La mañana le sonreía a Luis. Había un agradable sol del verano y veía feliz cómo unas palomas blancas revoloteaban a su alrededor. En su trabajo iba muy bien, era uno de los mejores, y su mujer estaba embarazada por segunda vez.
La calle que recorría estaba iluminada por rayos dorados y muy concurrida por toda clase de gente. Todo esto cambió radicalmente al penetrar en un callejón angosto y
sombrío. Tal vez, también cambiaba su suerte.
De detrás de
un cubo de basura salió otra basura; un muchacho desarreglado pero no
desarmado. Con una navaja en su mano derecha se lanzó sobre Luis; le aferró de
un brazo y le acercó la navaja hasta la garganta.
—¡Venga,
da-dame la pasta! ¡Todo el di-di-dinero que lleves! —dijo tartamudeando el
residuo humano.
—No, si no
llevo nada... —articuló Luis.
—¡Venga,
ca-cabrón, no me tontees! ¡Da-dame todo o te mato!
—Pero si te
he dicho que no...
—¡Calla!
¡Mi-mira esto, hijo de puta! —indicó el ladrón, y mostró su carnet de
identidad—. Aquí po-pone: “Delincuente aficionado”, y también tengo la
fi-fi-ficha de drogadicto, o sea que imagínatelo. No dudaré ni un se-segundo en
rebanarte el cuello. ¡Soy un tipo muy pe-pe-peligroso y conmigo no se juega!
—Ya veo,
ya...
—¡Venga, la
ca-cartera! —exigió el joven.
Le echó la
mano al pantalón y le quitó la cartera; al hacerlo, leyó la funda
despreocupadamente. Al instante, la dejó caer al suelo y apartó la navaja.
—Pe-pe-perdona,
yo no sabía...
Luis le
apuntaba con una pistola.
—Ya
sa-sabes, un error lo tiene cu-cu-cualquiera...
—Me das
pena, muchacho —dijo Luis. Frunció el ceño y acarició el gatillo.
—¡No me
ma-mates! Solamente quería un po-poco de dinero —dijo el ladrón, y arrojó la
navaja al suelo—. Compréndeme...
—Te
comprendo. Y es más, te voy a dar todo el dinero que llevo.
El
delincuente lo miró con desconfianza.
—Y todo lo
que llevo encima es esta moneda de cien créditos —continuó Luis, mostrándosela—. ¡Y
te la vas a tragar!
—Oye, por
aquí pa-pasará alguien... y si me disparas te me-meterás en un buen lío —advirtió
el muchacho ingenuamente.
—Defensa
propia —sonrió Luis—. Me has atacado. Ya puedes abrir la boquita si quieres
conservar tu mierda de vida.
El rostro
del ladrón se tornó sudoroso.
—No di-dirás
en serio lo de...
—¡Abre la
boca! —exclamó Luis, y pegó la pistola al estómago del desdichado.
El ladrón
abrió tímidamente la boca; Luis le metió la moneda con fuerza.
—¡Como la
escupas te mato! —sentenció al ver que la intentaba expulsar con rabia,
tapándole la boca al momento con una mano.
El ladrón se
agitaba como un perro, presa del horror. De pronto Luis le propinó un rodillazo
en el bajo vientre, y el golpe provocó que se tragara la moneda. Aterrado, sin
poder hablar, el ladrón se señaló el cuello con una mano.
—Vaya, te la
has tragado. Nunca pensé que lo conseguirías —dijo Luis irónicamente—. ¿Qué te
pasa? ¿No puedes respirar?
El ladrón
cayó de rodillas, retorciéndose.
—Pobre
chico, te la tendré que sacar. Qué coño, cien créditos son cien créditos.
El muchacho
intentó toser y expulsarla sin conseguirlo.
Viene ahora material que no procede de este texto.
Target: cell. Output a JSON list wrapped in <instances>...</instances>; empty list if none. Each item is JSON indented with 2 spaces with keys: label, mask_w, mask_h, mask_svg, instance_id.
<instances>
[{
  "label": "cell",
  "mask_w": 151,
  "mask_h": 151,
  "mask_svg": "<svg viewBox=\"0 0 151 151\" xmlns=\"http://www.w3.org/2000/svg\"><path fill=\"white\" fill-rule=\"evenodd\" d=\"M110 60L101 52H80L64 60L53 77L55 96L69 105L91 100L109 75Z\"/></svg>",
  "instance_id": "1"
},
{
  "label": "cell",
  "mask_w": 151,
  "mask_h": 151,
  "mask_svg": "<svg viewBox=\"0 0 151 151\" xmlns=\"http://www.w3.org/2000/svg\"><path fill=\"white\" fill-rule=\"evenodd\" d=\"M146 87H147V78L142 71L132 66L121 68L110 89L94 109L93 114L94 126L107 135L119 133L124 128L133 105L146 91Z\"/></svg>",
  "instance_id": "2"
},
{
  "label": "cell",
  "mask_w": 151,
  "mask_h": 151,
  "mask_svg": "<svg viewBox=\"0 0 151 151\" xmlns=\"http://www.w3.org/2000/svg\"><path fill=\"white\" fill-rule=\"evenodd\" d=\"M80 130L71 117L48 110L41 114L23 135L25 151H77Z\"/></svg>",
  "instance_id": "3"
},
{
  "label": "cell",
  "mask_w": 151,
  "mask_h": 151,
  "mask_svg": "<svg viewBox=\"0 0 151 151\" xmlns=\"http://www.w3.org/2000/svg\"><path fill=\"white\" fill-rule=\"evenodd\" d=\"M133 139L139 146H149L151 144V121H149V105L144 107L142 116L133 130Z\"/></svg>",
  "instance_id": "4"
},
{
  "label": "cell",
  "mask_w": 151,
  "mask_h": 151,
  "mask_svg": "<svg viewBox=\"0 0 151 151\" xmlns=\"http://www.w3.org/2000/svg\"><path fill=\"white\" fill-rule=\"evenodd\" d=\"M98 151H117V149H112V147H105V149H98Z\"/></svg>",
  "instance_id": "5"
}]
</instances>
Luis tomó la navaja del suelo y
guardó la pistola.
—Resiste,
chico. Te la voy a sacar —dijo acercando la navaja al cuello del drogadicto.
Los ojos de
éste reflejaban un horror incontenible. Intentó decir algo, pero no pudo...
Luis le
clavó la navaja en la garganta. El desgraciado profirió un grito ahogado. La
sangre brotó como de un surtidor.
—Bueno, a
ver si te la encuentro —dijo Luis tranquilamente.
Partió la
nuez en dos. Después rasgó hacia arriba hasta dar con el mentón.
—Por aquí no
se ve —observó—. Tanta sangre me impide ver nada.
Rajó la
faringe con el temple de un cirujano. La moneda estaba alojada ahí. La extrajo
con mucho cuidado. Limpió metódicamente la sangre de la moneda y a continuación
la guardó en su bolsillo. Después se agachó y tomó del suelo su cartera. En la
funda ponía: “Luis Gómez. Asesino profesional”.